» **Short exercise**
Copy every line of the material below word for word, changing nothing.

__________

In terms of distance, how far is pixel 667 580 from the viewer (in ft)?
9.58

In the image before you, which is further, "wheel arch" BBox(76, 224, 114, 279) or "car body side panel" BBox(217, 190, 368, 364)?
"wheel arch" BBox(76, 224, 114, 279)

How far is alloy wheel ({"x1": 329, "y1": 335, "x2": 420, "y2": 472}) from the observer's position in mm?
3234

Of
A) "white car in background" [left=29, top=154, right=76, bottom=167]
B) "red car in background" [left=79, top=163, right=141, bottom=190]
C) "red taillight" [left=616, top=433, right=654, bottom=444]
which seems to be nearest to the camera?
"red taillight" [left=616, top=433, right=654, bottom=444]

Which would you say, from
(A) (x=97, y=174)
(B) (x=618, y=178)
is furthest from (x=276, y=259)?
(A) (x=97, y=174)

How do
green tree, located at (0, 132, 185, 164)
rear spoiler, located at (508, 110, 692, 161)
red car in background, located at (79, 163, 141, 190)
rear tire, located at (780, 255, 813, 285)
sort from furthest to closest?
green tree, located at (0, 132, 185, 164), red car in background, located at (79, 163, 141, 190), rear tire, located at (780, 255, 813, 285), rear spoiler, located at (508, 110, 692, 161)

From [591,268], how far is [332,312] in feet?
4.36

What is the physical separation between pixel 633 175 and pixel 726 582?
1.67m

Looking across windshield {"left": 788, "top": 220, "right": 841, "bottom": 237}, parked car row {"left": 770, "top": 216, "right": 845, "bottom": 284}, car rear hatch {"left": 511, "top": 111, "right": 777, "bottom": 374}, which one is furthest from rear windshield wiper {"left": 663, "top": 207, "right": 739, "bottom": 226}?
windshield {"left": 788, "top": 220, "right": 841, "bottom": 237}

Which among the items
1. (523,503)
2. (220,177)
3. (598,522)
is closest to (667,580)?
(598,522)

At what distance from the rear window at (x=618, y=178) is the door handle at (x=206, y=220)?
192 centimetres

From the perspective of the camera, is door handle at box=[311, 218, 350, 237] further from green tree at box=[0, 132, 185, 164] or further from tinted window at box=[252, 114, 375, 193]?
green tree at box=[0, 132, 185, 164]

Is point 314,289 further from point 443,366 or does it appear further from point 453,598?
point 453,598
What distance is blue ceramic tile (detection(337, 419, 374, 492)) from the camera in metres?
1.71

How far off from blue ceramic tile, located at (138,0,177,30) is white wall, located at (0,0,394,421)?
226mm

__________

» **Written answer**
In terms of distance, how far is pixel 667 580 from the viewer (in ft)?
9.58

In the image before you, which is further, "wheel arch" BBox(76, 224, 114, 279) or "car body side panel" BBox(217, 190, 368, 364)?
"wheel arch" BBox(76, 224, 114, 279)

How far is alloy wheel ({"x1": 329, "y1": 335, "x2": 420, "y2": 472}) from the observer's position in mm?
3234

Of
A) "white car in background" [left=29, top=154, right=76, bottom=167]
B) "red car in background" [left=79, top=163, right=141, bottom=190]
C) "red taillight" [left=616, top=433, right=654, bottom=444]
which seems to be nearest to the camera?
"red taillight" [left=616, top=433, right=654, bottom=444]

Which would you say, from
(A) (x=97, y=174)
(B) (x=618, y=178)
is furthest from (x=276, y=259)?
(A) (x=97, y=174)

How do
green tree, located at (0, 132, 185, 164)
rear spoiler, located at (508, 110, 692, 161)
red car in background, located at (79, 163, 141, 190)
rear tire, located at (780, 255, 813, 285)
sort from furthest to closest?
green tree, located at (0, 132, 185, 164), red car in background, located at (79, 163, 141, 190), rear tire, located at (780, 255, 813, 285), rear spoiler, located at (508, 110, 692, 161)

From [591,268], how far is [332,312] in feet?
4.36

What is the physical separation between pixel 633 175 and pixel 726 582?
1.67m

Looking across windshield {"left": 788, "top": 220, "right": 841, "bottom": 237}, parked car row {"left": 770, "top": 216, "right": 845, "bottom": 284}, car rear hatch {"left": 511, "top": 111, "right": 777, "bottom": 374}, which one is furthest from rear windshield wiper {"left": 663, "top": 207, "right": 739, "bottom": 226}?
windshield {"left": 788, "top": 220, "right": 841, "bottom": 237}

Which among the items
1. (523,503)
2. (220,177)
3. (598,522)
is closest to (667,580)?
(598,522)

At what distance from the rear window at (x=618, y=178) is the door handle at (x=206, y=220)?
192 centimetres

From the perspective of the camera, is door handle at box=[311, 218, 350, 237] further from green tree at box=[0, 132, 185, 164] or further from tinted window at box=[252, 114, 375, 193]?
green tree at box=[0, 132, 185, 164]

Is point 314,289 further from point 443,366 or does it appear further from point 453,598?
point 453,598
What distance is blue ceramic tile (detection(337, 419, 374, 492)) from the camera in metres?
1.71

How far off from blue ceramic tile, located at (138,0,177,30) is white wall, located at (0,0,394,421)?
226mm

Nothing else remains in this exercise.